- TAREFA ESCRITA -
Resuma em duas frases o texto sobre a produção dos calçados da marca Vert no Brasil.

- TRECHO DO TEXTO -
------------
Como CLT e
agroecologia viraram propaganda do 'made in Brazil' na Europa
Movimentos
sociais no campo, democracia, legislação trabalhista. Esses foram os elementos
que atraíram, em 2003, os franceses François-Ghislain Morillion e Sébastien
Kopp a produzirem seus calçados da marca Vert no Brasil.
"A
gente estava procurando um lugar para fazer tênis que respeitasse o ser humano
e a natureza, e a gente encontrou todos esses ingredientes", diz
Morillion.
Naquele
ano, a dupla dava a volta ao mundo passando por quatro países diferentes, três
meses em cada um deles: China, África do Sul, Índia e Brasil. Foram parar em
Rondônia, onde se depararam com um plantio de palmito pupunha em sistema de
agrofloresta exportado para a França, onde era vendido por uma marca de
comércio justo.
"Foi
ali que a ficha caiu. Era 2003, e eles estavam já muito à frente naquela época.
Foi o único projeto que a gente realmente achou que tivesse um impacto social e
ambiental bom", relata.
------------
- DADOS FORNECIDOS -
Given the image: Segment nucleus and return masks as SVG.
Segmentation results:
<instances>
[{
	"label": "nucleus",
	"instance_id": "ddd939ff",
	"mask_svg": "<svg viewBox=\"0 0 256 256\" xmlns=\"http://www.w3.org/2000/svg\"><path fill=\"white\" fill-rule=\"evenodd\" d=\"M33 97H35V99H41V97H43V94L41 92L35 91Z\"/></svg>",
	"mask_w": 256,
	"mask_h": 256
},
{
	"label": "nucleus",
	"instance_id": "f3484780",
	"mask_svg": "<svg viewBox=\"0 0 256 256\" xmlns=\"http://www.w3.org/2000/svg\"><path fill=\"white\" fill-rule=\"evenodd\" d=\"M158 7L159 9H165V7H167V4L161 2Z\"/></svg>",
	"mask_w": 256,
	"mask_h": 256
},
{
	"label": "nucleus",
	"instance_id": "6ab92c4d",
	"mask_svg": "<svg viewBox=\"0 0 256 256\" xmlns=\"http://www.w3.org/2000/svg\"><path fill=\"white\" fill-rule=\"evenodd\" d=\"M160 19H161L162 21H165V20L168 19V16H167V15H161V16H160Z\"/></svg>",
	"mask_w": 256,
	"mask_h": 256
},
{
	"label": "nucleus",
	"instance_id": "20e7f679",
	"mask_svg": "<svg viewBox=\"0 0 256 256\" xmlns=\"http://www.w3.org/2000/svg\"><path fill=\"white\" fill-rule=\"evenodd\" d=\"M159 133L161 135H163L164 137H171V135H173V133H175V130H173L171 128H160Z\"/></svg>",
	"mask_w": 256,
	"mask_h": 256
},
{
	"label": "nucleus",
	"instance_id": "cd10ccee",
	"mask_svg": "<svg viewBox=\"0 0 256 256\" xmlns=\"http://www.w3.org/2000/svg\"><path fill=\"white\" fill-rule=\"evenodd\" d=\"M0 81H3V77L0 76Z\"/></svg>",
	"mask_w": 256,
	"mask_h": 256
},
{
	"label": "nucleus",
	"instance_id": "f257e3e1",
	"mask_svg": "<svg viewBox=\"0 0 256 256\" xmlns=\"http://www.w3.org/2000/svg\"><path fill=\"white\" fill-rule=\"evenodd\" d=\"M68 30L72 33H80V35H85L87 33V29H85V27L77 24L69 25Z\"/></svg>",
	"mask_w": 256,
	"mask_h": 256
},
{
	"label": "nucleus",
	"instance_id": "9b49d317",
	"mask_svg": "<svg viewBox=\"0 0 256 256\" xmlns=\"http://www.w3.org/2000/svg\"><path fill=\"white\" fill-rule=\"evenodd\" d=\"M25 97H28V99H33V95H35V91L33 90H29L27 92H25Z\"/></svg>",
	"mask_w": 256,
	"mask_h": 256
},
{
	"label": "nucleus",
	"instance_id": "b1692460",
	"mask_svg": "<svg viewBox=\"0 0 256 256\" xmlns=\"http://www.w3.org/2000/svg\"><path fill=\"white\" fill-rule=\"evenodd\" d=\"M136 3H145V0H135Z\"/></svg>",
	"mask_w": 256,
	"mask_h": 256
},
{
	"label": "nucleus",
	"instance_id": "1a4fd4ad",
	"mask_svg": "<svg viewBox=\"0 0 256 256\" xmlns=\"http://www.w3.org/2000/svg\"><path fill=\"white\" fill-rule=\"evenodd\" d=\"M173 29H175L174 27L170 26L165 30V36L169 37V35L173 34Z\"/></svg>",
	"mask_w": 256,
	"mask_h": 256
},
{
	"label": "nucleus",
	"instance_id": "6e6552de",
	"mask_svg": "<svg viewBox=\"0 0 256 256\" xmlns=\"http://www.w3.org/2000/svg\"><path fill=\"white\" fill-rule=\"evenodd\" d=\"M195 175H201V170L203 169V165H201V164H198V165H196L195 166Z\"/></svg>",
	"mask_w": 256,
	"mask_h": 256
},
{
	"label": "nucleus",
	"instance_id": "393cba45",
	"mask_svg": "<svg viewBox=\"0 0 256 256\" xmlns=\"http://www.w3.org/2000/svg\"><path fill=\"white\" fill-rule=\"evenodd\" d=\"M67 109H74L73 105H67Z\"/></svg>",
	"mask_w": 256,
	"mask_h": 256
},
------------
- TAREFA CONCLUÍDA -
Em 2003, os franceses François-Ghislain Morillion e Sébastien Kopp decidiram produzir no Brasil os calçados da marca Vert, atraídos pelos movimentos sociais no campo, pela democracia e pela legislação trabalhista. Durante uma volta ao mundo por China, África do Sul, Índia e Brasil, eles encontraram em Rondônia um plantio de palmito pupunha em sistema de agrofloresta exportado para a França, o único projeto que, segundo Morillion, consideraram ter um bom impacto social e ambiental.